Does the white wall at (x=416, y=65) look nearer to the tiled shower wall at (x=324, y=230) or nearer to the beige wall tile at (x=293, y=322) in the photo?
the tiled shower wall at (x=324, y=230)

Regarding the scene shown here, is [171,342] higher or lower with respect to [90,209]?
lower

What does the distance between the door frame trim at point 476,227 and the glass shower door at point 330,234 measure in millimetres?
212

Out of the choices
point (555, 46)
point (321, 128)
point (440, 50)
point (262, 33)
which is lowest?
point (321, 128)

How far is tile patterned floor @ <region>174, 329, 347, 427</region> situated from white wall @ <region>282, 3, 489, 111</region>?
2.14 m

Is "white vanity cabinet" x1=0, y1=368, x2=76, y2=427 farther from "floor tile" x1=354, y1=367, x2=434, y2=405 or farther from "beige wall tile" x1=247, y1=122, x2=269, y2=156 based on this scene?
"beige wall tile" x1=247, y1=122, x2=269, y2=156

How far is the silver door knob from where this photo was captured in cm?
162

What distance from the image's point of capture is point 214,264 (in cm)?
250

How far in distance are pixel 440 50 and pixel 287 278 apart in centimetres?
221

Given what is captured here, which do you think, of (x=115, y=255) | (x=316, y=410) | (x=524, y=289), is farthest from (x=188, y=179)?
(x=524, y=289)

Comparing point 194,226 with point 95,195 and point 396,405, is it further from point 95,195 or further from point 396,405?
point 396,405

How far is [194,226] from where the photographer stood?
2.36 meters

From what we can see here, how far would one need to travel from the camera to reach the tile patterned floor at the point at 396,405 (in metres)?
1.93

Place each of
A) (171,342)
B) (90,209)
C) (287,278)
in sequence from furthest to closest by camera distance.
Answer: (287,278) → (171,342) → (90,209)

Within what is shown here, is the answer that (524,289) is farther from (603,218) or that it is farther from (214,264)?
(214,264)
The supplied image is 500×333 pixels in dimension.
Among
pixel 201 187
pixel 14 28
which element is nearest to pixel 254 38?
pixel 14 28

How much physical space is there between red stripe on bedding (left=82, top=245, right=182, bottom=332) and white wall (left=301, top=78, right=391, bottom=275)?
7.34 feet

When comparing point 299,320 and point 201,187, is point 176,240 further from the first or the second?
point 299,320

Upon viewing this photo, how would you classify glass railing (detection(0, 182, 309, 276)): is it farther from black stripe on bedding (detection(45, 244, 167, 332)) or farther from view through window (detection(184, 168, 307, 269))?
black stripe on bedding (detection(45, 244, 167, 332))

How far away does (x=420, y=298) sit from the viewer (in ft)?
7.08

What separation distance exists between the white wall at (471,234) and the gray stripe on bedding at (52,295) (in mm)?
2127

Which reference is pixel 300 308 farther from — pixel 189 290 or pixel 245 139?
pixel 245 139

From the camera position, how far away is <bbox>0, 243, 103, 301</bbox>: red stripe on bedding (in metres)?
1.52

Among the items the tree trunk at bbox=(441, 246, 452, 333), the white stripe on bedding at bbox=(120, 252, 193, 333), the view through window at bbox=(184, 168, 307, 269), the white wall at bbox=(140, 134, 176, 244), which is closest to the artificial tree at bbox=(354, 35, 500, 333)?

· · · · · · ·

Exercise details:
Recast the rows as a Markdown table with columns Number and Line, starting at the line containing "What separation distance" and ending at the last line of the rows, omitting blank lines.

In response:
| Number | Line |
|---|---|
| 1 | What separation distance exists between the white wall at (471,234) and the gray stripe on bedding at (52,295) (in mm)? |
| 2 | 2127 |
| 3 | Which reference is pixel 300 308 farther from — pixel 189 290 or pixel 245 139? |
| 4 | pixel 245 139 |
| 5 | From the camera position, how far away is <bbox>0, 243, 103, 301</bbox>: red stripe on bedding (in metres)? |
| 6 | 1.52 |
| 7 | Among the items the tree trunk at bbox=(441, 246, 452, 333), the white stripe on bedding at bbox=(120, 252, 193, 333), the view through window at bbox=(184, 168, 307, 269), the white wall at bbox=(140, 134, 176, 244), which is closest to the artificial tree at bbox=(354, 35, 500, 333)? |